* **Exercise requirements**: Transcribe exactly the lines from the first line of the records through the line containing "Portrait of smiling", and leave out every picture.

* **Data extract**:
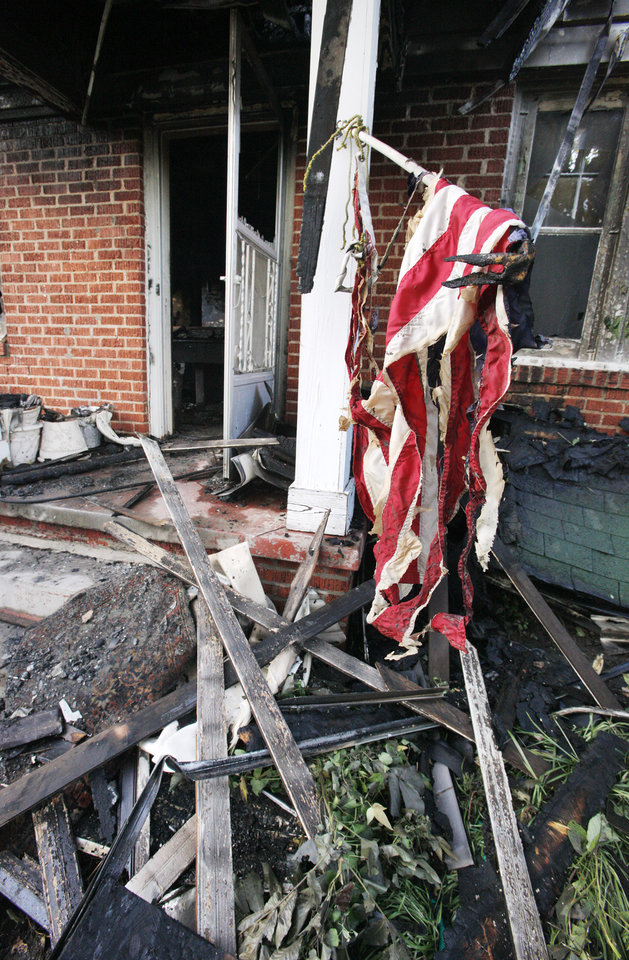 Burned American flag on the front porch of a fatal house fire at 2112 NW 20 Street in Oklahoma City Thursday, July 19, 2012. Photo by Paul B. Southerland, The Oklahoman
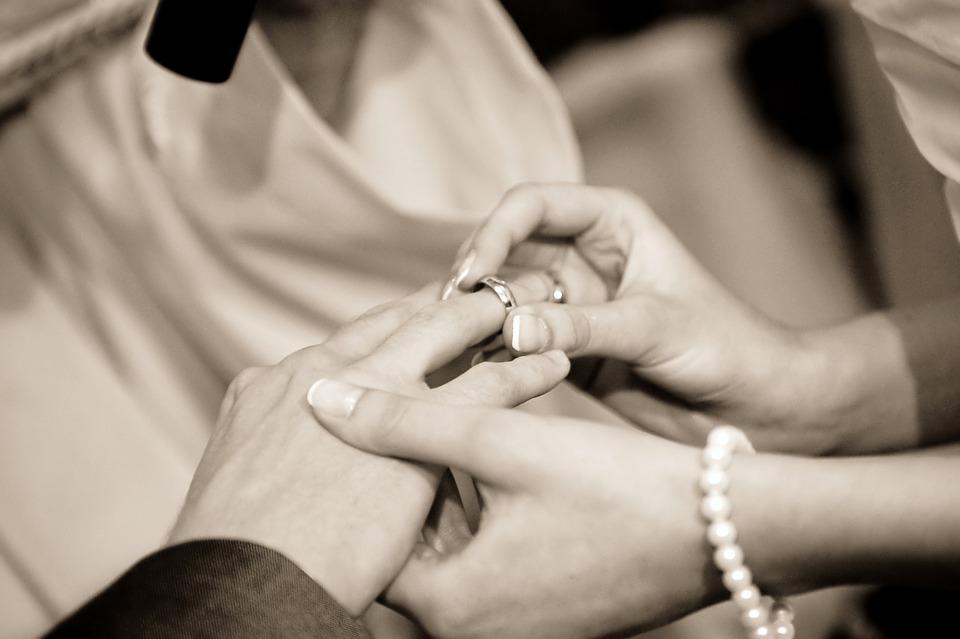 Zdjęcie przedstawia kadr z ceremonii zaslibin, dwie dłonie kobiety i mężczyzny. Kobieta jest w trakcie zakładania obraczki na palec przyszłego męża. Zdjęcie jest czarno-białe.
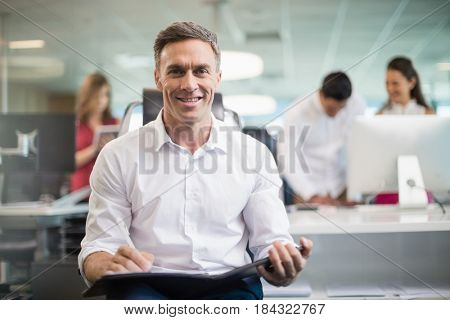 Portrait of smiling business executive sitting on chair and writing on clipboard in office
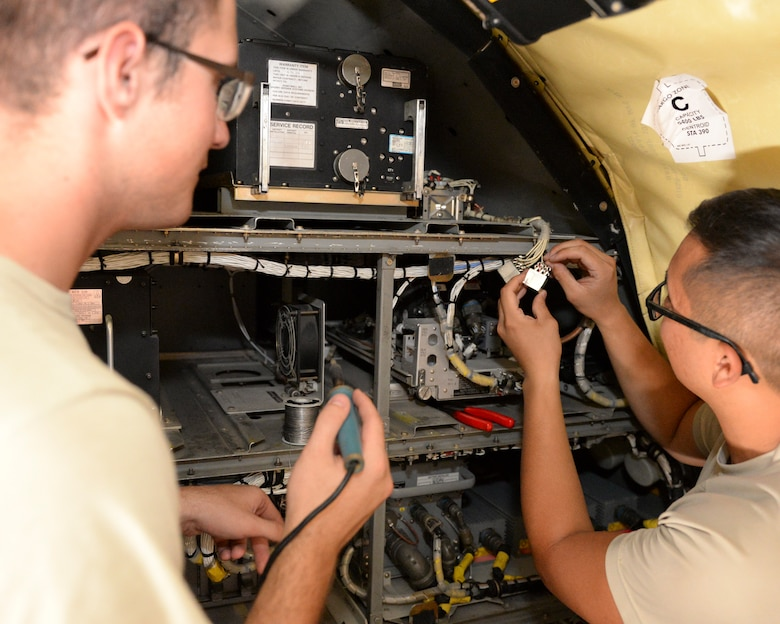 U.S. Air Force Airman 1st Class Thomas Doane, left, guidance and control apprentice, and Senior Airman Tony Nguyen, guidance and control journeyman, both assigned to the 340th Expeditionary Aircraft Maintenance Unit, prepare to solder a power control relay on a KC-135 Stratotanker at Al Udeid, Air Base, Qatar, July 7, 2017. The members of the 340th and 22nd EAMUs face minute-by-minute challenges in the sweltering heat on the runway as they work to keep a fleet of KC-135 Stratotankers ready to fly. (U.S. Air National Guard photo by Tech. Sgt. Bradly A. Schneider/Released)
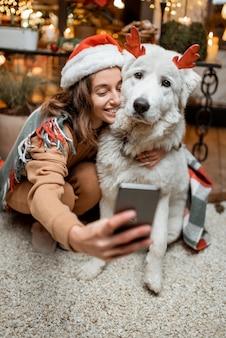 Ritratto di una donna con cappello natalizio con il suo simpatico cane che celebra le vacanze di capodanno sulla terrazza splendidamente decorata di casa, facendo foto selfie insieme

* **Task answer**:
 Burned American flag on the front porch of a fatal house fire at 2112 NW 20 Street in Oklahoma City Thursday, July 19, 2012. Photo by Paul B. Southerland, The Oklahoman
 Zdjęcie przedstawia kadr z ceremonii zaslibin, dwie dłonie kobiety i mężczyzny. Kobieta jest w trakcie zakładania obraczki na palec przyszłego męża. Zdjęcie jest czarno-białe.
 Portrait of smiling business executive sitting on chair and writing on clipboard in office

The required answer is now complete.